Opinions differ as to which contests can be seen as ‘stallion-making’ races but few would argue with the fact that the St. James’s Palace Stakes has a great strike rate as a source of future stars of the breeding shed.

In 2003, the race fell to Zafeen, who had already advertised his credentials when finishing three-quarters of a length behind Refuse To Bend in the 2000 Guineas, having also been Group 1-placed as a two-year-old in the Prix Morny when he was again within a length of the winner. At Ascot, Zafeen finally claimed the Group 1 prize he so richly deserved, beating a field that included the future stallions Clodovil, Statue Of Liberty, Hold That Tiger, Monsieur Bond and Irish 2000 Guineas winner Indian Haven.

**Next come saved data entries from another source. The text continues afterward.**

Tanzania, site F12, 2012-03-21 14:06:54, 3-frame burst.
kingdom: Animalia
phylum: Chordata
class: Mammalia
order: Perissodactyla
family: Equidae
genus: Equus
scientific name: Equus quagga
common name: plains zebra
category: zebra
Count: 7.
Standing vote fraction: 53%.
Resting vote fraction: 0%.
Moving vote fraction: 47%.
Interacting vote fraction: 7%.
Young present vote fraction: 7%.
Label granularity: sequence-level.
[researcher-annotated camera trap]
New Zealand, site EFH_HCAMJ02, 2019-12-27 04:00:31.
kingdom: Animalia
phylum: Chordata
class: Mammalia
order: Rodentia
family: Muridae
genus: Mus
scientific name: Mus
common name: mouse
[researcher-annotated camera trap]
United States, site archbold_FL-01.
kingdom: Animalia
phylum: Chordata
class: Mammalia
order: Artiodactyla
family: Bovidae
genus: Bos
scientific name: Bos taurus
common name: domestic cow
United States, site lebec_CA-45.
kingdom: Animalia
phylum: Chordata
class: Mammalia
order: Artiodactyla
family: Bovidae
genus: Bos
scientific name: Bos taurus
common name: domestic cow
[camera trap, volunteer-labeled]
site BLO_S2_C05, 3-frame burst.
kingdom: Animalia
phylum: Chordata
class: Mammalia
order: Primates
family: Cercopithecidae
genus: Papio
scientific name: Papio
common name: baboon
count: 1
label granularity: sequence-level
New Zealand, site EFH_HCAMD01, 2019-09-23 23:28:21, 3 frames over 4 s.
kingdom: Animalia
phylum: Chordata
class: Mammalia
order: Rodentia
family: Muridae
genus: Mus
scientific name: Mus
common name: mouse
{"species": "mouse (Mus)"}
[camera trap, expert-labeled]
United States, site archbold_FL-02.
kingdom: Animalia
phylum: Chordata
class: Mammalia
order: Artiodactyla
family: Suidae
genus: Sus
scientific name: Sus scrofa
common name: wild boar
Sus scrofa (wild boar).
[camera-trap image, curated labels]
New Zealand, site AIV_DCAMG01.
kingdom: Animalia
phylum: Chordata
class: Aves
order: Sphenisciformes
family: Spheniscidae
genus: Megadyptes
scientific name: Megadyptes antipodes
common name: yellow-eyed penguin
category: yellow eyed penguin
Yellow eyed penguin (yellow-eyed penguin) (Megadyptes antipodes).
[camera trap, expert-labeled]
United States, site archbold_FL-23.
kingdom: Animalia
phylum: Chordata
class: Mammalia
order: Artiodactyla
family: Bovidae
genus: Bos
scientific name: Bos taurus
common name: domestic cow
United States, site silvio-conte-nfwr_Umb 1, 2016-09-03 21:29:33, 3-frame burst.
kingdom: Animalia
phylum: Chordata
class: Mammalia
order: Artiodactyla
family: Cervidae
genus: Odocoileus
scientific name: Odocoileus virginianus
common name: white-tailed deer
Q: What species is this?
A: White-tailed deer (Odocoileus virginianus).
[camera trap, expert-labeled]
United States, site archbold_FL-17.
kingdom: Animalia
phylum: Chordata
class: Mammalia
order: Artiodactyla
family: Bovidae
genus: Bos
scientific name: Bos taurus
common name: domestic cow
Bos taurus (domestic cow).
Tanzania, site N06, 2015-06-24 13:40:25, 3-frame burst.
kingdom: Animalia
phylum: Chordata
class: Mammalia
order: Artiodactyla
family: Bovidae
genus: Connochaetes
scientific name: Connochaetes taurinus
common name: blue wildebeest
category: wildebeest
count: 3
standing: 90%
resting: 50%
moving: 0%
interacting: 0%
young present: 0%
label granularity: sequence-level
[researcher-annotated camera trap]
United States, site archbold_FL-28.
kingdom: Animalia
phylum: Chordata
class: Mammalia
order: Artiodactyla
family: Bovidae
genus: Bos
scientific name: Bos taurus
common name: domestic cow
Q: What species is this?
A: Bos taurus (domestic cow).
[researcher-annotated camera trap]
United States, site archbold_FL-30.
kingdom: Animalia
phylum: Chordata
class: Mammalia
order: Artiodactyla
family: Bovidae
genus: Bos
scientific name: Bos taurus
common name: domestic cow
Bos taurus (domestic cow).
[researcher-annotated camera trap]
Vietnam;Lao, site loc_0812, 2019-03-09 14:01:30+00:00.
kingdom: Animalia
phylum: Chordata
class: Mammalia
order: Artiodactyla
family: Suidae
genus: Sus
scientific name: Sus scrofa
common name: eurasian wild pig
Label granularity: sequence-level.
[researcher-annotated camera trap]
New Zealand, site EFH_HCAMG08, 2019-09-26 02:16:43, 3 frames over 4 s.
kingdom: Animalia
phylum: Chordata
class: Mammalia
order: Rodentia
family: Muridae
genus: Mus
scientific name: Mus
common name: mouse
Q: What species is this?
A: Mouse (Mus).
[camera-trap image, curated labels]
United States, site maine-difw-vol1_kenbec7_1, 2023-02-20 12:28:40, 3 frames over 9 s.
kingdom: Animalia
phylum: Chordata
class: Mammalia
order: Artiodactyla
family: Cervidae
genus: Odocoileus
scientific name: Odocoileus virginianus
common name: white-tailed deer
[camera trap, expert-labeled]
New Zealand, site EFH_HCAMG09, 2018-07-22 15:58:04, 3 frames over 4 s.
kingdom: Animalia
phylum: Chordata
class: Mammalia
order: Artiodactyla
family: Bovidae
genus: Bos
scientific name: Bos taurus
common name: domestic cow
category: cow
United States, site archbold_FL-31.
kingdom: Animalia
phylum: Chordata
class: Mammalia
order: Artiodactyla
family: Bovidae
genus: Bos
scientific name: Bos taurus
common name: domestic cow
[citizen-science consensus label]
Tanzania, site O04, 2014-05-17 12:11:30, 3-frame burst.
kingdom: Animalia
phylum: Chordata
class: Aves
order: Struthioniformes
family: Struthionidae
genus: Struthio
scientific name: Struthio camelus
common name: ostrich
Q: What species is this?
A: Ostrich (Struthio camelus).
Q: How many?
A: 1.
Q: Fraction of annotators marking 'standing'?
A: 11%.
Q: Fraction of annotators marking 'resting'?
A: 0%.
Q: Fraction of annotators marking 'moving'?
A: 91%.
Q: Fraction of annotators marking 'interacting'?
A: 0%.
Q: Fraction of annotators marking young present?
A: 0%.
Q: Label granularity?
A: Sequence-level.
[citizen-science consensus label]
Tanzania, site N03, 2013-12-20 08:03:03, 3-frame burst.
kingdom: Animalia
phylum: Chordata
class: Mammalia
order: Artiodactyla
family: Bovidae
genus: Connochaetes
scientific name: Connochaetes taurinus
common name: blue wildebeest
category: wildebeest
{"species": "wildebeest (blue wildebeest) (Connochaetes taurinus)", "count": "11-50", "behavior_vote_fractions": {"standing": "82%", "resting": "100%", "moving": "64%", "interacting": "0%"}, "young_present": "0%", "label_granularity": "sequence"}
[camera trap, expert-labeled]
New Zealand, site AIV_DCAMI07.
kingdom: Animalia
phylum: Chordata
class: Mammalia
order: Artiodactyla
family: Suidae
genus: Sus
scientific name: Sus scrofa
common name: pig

The following year, it was Proclamation’s turn to shine as the action headed north to York while Ascot’s new stand was being built. His two-and-a-half length Jersey Stakes win was sandwiched  between victory in the Listed Heron Stakes and the highlight of his career,  when he won the Group 1 Sussex Stakes in such style that he was crowned champion three-year-old miler.

It takes an exceptional horse to come back year after year and compete at the very highest level and that’s exactly what Kayf Tara did with back-to-back runs in the Ascot Gold Cup for two wins and a third. He claimed his first victory in 1998, seeing off popular stayer Double Trigger, before running into the money behind Enzeli and G1 Prix du Cadran winner Invermark. He regained his crown the following year, however, when holding off a sustained challenge from Far Cry in the final race of his career and his fifth successive win.

In a 15-race career, he won ten times in total and earned prize-money on every occasion he set foot on the racecourse. Such consistency resulted in Kayf Tara being named champion stayer in three consecutive seasons. Bringing the curtain down on his marvellous career in the spotlight of the Royal Meeting was the most fitting finale for so gifted an athlete.